_Belge:_
Kiliselere, cemevlerine, azınlık gruplarına ve LGBTİ+’lara yönelik saldırılar artarken Doç. Dr. Bülent Küçük, cezasız kalınacağının bilindiği söyledi ve ekledi: ‘’Devletin kurumlarında olanla sokakta olan arasında her zaman doğrudan bir bağ var’’ dedi

AKP’nin nefret dili sokağa yansıyor

DİLAN ESEN

Son zamanlarda kiliselere, cemevlerine, azınlıklara, LGBTİ+’lara yönelik saldırılar artıyor. Son olarak 13 yıl önce öldürülen AGOS gazetesi Genel Yayın Yönetmeni ve BirGün yazarı Hrant Dink’in eşi Rakel Dink ile Hrant Dink Vakfı yöneticileri, elektronik posta yoluyla tehdit edildi. İstanbul Kuzguncuk Surp Krikor Lusavoriç Ermeni Kilisesi’nin kapısındaki haç da M.S. adlı bir kişi tarafından söküldü.

[Resimlere dayanan mekânsal sorular]
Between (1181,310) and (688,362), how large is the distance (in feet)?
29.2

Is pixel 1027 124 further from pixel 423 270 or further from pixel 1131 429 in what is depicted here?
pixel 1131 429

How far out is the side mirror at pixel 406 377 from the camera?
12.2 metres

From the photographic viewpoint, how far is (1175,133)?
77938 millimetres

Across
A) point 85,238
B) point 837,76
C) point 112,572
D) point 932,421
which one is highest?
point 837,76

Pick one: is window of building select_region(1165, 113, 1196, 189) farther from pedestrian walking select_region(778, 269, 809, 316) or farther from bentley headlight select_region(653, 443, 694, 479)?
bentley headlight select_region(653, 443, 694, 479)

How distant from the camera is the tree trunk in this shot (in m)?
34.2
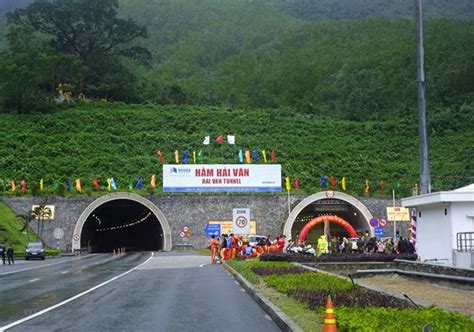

_Verilen görev 1:_ Saldırılar hakkındaki metne göre aşağıdaki (a), (b) ve (c) ifadelerinin her biri için evet ya da hayır deyin ve kararı belirleyen sözleri metinden aynen alıntılayın: (a) Rakel Dink telefonla tehdit edildi. (b) Hrant Dink 13 yıl önce öldürüldü. (c) Haç, Kuzguncuk'taki bir kilisenin kapısından söküldü.
_Verilen görev 2:_ Saldırılar hakkındaki metinde, kendilerine yönelik saldırıların arttığı söylenen yerleri ve toplulukları eksiksiz sıralayın.

_Alıştırma yanıtı 1:_
(a) Hayır: "elektronik posta yoluyla tehdit edildi"
(b) Evet: "13 yıl önce öldürülen AGOS gazetesi Genel Yayın Yönetmeni ve BirGün yazarı Hrant Dink"
(c) Evet: "İstanbul Kuzguncuk Surp Krikor Lusavoriç Ermeni Kilisesi’nin kapısındaki haç da M.S. adlı bir kişi tarafından söküldü"

_Alıştırma yanıtı 2:_ Kiliseler, cemevleri, azınlıklar (azınlık grupları), LGBTİ+’lar